Throughout the Omicron wave, government officials and the media have shamelessly downplayed COVID deaths. There has been much emphasis placed on the greater risks faced by immunocompromised and medically fragile people, but often in a way which seems intended to soothe the general populace: “Don’t worry, only those other people are getting sick! You will be fine.” In Ontario, Dr. Moore has talked about “refining” the process of COVID death reporting to distinguish whether deaths are “caused by” or “associated with” COVID. He has not elaborated upon exactly what this means, but when it is reported alongside statements about how Omicron is “disproportionately causing destablization of medically fragile individuals”, it is easy to read “refinement” as meaning that the deaths of people with pre-existing conditions exacerbated by COVID infections may no longer be counted as COVID casualties, completely disregarding that these people would still be alive if they hadn’t contracted the virus.

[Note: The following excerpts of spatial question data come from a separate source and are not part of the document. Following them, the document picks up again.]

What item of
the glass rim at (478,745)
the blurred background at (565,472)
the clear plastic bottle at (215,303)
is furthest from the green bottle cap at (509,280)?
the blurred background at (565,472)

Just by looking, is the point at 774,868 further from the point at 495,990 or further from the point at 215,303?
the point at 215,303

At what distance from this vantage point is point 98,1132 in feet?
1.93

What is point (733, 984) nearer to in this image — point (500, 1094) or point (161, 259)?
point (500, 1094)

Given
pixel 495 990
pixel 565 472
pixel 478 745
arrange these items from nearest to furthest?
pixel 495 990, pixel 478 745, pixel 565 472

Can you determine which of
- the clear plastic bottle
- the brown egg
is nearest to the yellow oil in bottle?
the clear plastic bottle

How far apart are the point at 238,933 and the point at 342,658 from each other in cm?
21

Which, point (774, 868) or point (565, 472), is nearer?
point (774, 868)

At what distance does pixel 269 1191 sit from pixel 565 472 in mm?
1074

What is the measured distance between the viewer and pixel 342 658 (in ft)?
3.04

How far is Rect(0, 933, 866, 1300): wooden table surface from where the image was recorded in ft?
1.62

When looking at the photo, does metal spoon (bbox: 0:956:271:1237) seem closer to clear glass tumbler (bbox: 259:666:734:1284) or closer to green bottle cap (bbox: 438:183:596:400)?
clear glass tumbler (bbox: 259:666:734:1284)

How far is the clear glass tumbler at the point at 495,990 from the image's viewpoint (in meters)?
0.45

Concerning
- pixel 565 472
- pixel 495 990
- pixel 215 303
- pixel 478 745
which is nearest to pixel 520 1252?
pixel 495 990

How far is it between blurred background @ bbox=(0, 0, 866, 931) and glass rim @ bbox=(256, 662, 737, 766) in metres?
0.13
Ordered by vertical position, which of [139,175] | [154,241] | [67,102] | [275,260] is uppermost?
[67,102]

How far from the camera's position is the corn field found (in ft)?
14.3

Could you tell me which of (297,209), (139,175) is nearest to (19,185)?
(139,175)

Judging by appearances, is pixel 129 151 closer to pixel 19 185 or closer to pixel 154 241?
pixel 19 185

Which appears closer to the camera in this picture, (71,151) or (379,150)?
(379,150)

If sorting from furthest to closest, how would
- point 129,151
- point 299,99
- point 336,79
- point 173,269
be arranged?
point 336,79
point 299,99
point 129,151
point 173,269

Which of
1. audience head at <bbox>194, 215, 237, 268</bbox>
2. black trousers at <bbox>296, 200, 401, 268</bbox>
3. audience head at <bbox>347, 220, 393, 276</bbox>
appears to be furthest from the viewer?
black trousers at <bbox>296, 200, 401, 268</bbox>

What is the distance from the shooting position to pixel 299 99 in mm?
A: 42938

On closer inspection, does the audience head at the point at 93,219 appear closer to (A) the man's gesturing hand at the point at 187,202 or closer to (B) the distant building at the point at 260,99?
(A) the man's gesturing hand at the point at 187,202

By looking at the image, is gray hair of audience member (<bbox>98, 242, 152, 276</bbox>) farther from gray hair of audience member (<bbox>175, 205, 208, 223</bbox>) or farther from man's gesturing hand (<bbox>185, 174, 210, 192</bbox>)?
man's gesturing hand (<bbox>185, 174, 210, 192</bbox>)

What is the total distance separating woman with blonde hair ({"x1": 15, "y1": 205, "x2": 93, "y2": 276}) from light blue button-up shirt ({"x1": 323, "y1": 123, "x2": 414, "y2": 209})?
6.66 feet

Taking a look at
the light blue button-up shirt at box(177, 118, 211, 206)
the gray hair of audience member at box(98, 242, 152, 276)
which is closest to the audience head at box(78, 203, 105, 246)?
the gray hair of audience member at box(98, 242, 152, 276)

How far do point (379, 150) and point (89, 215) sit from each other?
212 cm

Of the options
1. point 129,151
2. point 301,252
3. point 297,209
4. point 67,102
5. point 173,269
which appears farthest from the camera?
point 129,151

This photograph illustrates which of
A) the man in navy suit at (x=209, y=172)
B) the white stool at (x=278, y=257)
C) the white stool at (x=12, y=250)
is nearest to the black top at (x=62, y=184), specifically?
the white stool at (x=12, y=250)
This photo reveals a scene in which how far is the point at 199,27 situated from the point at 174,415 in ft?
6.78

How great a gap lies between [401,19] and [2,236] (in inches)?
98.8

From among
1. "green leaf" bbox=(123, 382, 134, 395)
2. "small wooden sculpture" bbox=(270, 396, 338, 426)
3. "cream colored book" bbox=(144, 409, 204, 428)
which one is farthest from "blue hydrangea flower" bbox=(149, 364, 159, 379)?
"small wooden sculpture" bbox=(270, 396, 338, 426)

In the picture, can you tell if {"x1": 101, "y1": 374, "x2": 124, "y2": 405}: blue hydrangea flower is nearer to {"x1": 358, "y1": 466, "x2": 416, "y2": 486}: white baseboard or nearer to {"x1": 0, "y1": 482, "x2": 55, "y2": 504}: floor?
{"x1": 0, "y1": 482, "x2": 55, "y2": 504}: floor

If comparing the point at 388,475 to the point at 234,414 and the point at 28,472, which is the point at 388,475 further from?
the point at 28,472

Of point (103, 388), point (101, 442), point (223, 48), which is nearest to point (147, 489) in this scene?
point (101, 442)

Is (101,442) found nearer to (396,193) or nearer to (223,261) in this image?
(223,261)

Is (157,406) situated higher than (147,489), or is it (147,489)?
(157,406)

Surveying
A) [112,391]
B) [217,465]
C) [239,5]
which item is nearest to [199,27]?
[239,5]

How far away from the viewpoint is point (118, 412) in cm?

The elephant in the room, which the ruling class obviously refuses to acknowledge, is that data from Statistics Canada shows that almost 40 per cent of Canadians over the age of 18 have one or more underlying conditions which elevates the risks associated with COVID infection! Some of these underlying conditions may be permanent conditions, while others may be at risk due to treatments such as chemotherapy. Given that some underlying conditions are temporary while others are chronic, it is difficult to get a true grasp on the numbers; it is possible that the numbers reported by StatsCan are in fact conservative.
How are we meant to “learn to live with” COVID when the elevated risk faced by one in three Canadian adults is being ignored by multiple provinces in favour of the profits of big businesses? How are disabled, immunocompromised and otherwise high-risk people supposed to make informed decisions about their safety when data is not even being collected, let alone reported, and mandates are being scrapped with little justification? In this context, “learn to live with it” sounds a lot more like “accept your fate already!”
One Montrealer with Addison’s disease spoke to the CBC about how Quebec’s abrupt reopening made her feel “expendable”. She expressed that she, too, was fed up and frustrated after two years of lockdowns, but that she cannot take the risk of going back to normal without accurate data about community transmission. “I agree that some things need to happen,” she said. “We need to learn to live with it. But live with it—not get sick and die with it, you know?”
But the ruling class does not really care about the lives of the disabled, or of the working class as a whole. If they did, they would’ve long ago implemented the measures that would actually save lives: massive re-funding of our collapsing health-care systems, substantial wage increases and hazard pay for nurses and other frontline workers, investment into infrastructure to improve ventilation, the lifting of vaccine patents and massive global distribution of doses to prevent new variants—the list goes on. Instead, they have spent the last two years stumbling from extreme to extreme, with the singular focus of protecting profits as much as possible. Now, they have arbitrarily decided that a deadly virus which continues to overwhelm hospitals and spread through communities is endemic and that it is time to continue with business as usual.
We say no to the murderous “learn to live with it” policies of the ruling class. We demand workers’ control of health and safety, massive funding of effective pandemic control measures, and accurate community data. We will not sacrifice the lives of disabled people for the profits of the bosses.